There's a subtle problem with plain dot-product attention: as the dimension $d_k$ grows, dot products get **larger in magnitude**. Why? Each element of the dot product adds a term, so with more dimensions, the sum grows.

When dot products are large, softmax produces outputs that are very close to one-hot vectors (nearly all the weight on one key). This means:
- Gradients become tiny (softmax saturation)
- The model can't learn to spread attention across multiple keys
- Training becomes unstable

**The fix:** Divide by $\sqrt{d_k}$ to keep the variance of scores roughly constant regardless of dimension.

$$\text{Attention}(Q, K, V) = \text{softmax}\left(\frac{QK^T}{\sqrt{d_k}}\right) V$$

#### Breaking down the formula:

| Component | Meaning | Why It's There | F1 Parallel |
|-----------|---------|----------------|-------------|
| $Q$ | Query matrix $(n_q, d_k)$ | What we're looking for | Current lap's questions about the race history |
| $K$ | Key matrix $(n_k, d_k)$ | What's available to match | Each past lap's matchable signature |
| $V$ | Value matrix $(n_k, d_v)$ | Information to retrieve | Each past lap's actual data |
| $QK^T$ | Score matrix $(n_q, n_k)$ | Raw similarities | Raw relevance of every past lap to every query |
| $\sqrt{d_k}$ | Scaling factor | Keeps scores in good range for softmax | Prevents the model from being overconfident about one lap |
| softmax | Row-wise normalization | Convert scores to weights | Turn raw scores into a proper "attention budget" |

**What this means:** The $\sqrt{d_k}$ scaling is a simple but critical trick. Without it, attention in high dimensions would collapse to hard attention (looking at only one position), losing the benefit of soft weighting.

> [WRITTEN PROBLEM A]: Display every line of the records that contains the string "Taking".
The records are unrelated to the passage on attention scaling.

> [RECORDS TO PROCESS]:
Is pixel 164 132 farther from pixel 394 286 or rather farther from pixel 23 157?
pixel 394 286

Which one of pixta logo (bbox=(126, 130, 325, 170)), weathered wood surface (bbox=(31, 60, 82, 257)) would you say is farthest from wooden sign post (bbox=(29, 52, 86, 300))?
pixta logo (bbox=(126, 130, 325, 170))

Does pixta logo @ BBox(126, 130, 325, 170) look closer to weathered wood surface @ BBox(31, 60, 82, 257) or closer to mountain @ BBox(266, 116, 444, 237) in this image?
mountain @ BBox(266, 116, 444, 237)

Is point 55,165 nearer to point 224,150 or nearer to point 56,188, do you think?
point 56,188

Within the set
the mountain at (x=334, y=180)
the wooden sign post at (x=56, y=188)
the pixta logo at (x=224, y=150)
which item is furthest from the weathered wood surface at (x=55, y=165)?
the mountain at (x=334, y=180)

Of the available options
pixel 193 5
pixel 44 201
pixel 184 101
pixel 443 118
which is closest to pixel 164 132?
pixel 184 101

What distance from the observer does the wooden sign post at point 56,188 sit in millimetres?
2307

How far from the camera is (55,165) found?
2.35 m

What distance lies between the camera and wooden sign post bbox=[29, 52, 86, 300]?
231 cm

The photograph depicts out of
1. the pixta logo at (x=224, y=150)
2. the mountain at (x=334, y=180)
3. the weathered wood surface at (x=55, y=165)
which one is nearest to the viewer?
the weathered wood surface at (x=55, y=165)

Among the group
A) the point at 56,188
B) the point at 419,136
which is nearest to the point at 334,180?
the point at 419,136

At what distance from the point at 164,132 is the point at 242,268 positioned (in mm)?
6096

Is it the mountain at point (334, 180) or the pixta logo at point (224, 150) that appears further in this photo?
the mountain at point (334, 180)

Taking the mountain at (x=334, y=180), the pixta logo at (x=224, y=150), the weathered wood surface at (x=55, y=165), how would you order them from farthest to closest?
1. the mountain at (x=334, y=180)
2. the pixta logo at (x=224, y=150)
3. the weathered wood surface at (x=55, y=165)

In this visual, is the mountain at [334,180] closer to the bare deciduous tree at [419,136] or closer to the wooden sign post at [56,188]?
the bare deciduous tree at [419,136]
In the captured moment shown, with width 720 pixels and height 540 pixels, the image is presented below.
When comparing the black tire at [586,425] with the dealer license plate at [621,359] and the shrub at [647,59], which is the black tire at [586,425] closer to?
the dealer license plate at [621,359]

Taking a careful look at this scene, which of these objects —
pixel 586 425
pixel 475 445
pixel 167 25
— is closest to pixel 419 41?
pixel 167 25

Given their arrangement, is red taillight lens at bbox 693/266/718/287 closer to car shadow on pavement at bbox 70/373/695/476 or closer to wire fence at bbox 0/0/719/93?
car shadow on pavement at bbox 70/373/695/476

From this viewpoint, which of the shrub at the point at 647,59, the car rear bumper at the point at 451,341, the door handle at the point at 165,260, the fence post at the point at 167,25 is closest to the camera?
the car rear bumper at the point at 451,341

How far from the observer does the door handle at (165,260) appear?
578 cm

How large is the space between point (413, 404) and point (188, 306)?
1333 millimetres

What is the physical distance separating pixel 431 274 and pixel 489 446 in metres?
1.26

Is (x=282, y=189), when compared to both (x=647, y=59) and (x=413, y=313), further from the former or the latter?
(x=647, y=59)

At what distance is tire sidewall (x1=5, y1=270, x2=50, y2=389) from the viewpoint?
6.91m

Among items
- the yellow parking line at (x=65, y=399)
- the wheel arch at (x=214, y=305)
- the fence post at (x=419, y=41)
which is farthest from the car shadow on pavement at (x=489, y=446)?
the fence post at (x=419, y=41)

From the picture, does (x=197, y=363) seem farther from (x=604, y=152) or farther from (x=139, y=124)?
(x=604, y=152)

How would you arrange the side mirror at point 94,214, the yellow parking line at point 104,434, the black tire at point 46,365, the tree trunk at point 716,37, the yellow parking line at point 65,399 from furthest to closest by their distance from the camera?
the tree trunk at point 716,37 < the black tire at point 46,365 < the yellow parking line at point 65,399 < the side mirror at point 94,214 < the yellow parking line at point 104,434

> [WRITTEN PROBLEM B]: In the passage on attention scaling, what does softmax produce when dot products are large?

> [RESULT A]:
Taking the mountain at (x=334, y=180), the pixta logo at (x=224, y=150), the weathered wood surface at (x=55, y=165), how would you order them from farthest to closest?
Taking a careful look at this scene, which of these objects —

> [RESULT B]: Outputs very close to one-hot vectors, with nearly all the weight on one key.